### READING TEXT
--------------------------------
So I loved the main event segment. However, I do have a couple things about it that didn't make a lot of sense. So Brodie is going around talking about how all the agents held him back and how he is taking over now and he reached the top. He won the TNT title, not the world title. Honestly they are making the world title belt feel like nothing right now. Secondly, everything Cody does is way overdramatic. All he did was get squashed in a match. He took a couple powerbombs and a clothline and he needs to get taken out on a stretcher? After all the crazy stuff on these shows, that constitutes a stretcher?


----------



## Dizzie (Jun 22, 2019)

P Thriller said:


> So I loved the main event segment. However, I do have a couple things about it that didn't make a lot of sense. So Brodie is going around talking about how all the agents held him back and how he is taking over now and he reached the top. He won the TNT title, not the world title. Honestly they are making the world title belt feel like nothing right now. Secondly, everything Cody does is way overdramatic. All he did was get squashed in a match. He took a couple powerbombs and a clothline and he needs to get taken out on a stretcher? After all the crazy stuff on these shows, that constitutes a stretcher?


Yeah that is an issue with cody, he does ham it up a bit and ovebook his stuff too much, it's very cena like in that aspect.


----------



## Mercian (Jun 26, 2020)

Its a Dusty thing I saw they same in the NWA with the TV title 

The set up is an old one but done right a good one, I hope they dont just do swerves just to be cool for the internet

Wouldnt mind setting Allie up for a Tombstone Piledriver


----------



## zkorejo (Jul 2, 2010)

P Thriller said:


> So I loved the main event segment. However, I do have a couple things about it that didn't make a lot of sense. So Brodie is going around talking about how all the agents held him back and how he is taking over now and he reached the top. He won the TNT title, not the world title. Honestly they are making the world title belt feel like nothing right now. Secondly, everything Cody does is way overdramatic. All he did was get squashed in a match. He took a couple powerbombs and a clothline and he needs to get taken out on a stretcher? After all the crazy stuff on these shows, that constitutes a stretcher?


I think they were going for something like... "He is injured.. he cant move his arm". Didn't translate over like that mostly, but I think they will sell it as "Cody was beat up and wasnt ready for that kind of a challenge" thing.


----------



## Joe Gill (Jun 29, 2019)

I always wondered why they made Cody seem arrogant and unprepared for some of his previous matches where Arn would be upset by the lack of focus by Cody.... only problem is they should have done something similar in this match... where Cody gets in some initial offense and loses focus or showboats.... Lee takes advantage and then continues to destroy Cody.... instead it was just dominance from the very beginning which made all the previous weeks of cody losing focus irrelevant.
--------------------------------
### GIVEN DATA
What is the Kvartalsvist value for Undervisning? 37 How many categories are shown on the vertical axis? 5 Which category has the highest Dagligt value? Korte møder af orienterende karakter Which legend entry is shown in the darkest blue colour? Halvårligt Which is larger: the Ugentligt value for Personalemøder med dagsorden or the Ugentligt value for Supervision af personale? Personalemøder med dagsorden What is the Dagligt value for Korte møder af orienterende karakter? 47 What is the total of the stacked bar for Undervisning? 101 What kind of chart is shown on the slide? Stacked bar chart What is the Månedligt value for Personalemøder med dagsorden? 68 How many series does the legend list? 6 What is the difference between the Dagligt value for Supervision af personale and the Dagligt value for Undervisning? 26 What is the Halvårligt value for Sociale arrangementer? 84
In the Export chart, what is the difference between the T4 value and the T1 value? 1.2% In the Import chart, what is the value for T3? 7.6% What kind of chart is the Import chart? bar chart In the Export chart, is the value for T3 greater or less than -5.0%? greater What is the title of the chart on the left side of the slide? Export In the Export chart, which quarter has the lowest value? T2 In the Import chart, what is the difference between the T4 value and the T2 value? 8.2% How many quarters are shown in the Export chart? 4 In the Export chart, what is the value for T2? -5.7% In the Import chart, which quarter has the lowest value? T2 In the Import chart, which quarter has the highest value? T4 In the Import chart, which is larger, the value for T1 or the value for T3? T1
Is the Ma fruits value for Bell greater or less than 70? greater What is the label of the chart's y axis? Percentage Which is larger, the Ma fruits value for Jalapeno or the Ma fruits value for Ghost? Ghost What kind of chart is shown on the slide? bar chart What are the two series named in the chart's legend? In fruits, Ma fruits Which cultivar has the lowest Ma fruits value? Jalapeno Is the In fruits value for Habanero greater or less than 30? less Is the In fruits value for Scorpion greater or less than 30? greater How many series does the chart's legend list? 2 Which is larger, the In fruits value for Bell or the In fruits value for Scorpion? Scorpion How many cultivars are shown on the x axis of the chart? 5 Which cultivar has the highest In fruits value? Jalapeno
--------------------------------
### BRIEF
Retype the wrestling forum thread above word for word, from "Its a Dusty" up to and including "(Jul 2, 2010)".

### YOUR RESPONSE
Its a Dusty thing I saw they same in the NWA with the TV title 

The set up is an old one but done right a good one, I hope they dont just do swerves just to be cool for the internet

Wouldnt mind setting Allie up for a Tombstone Piledriver


----------



## zkorejo (Jul 2, 2010)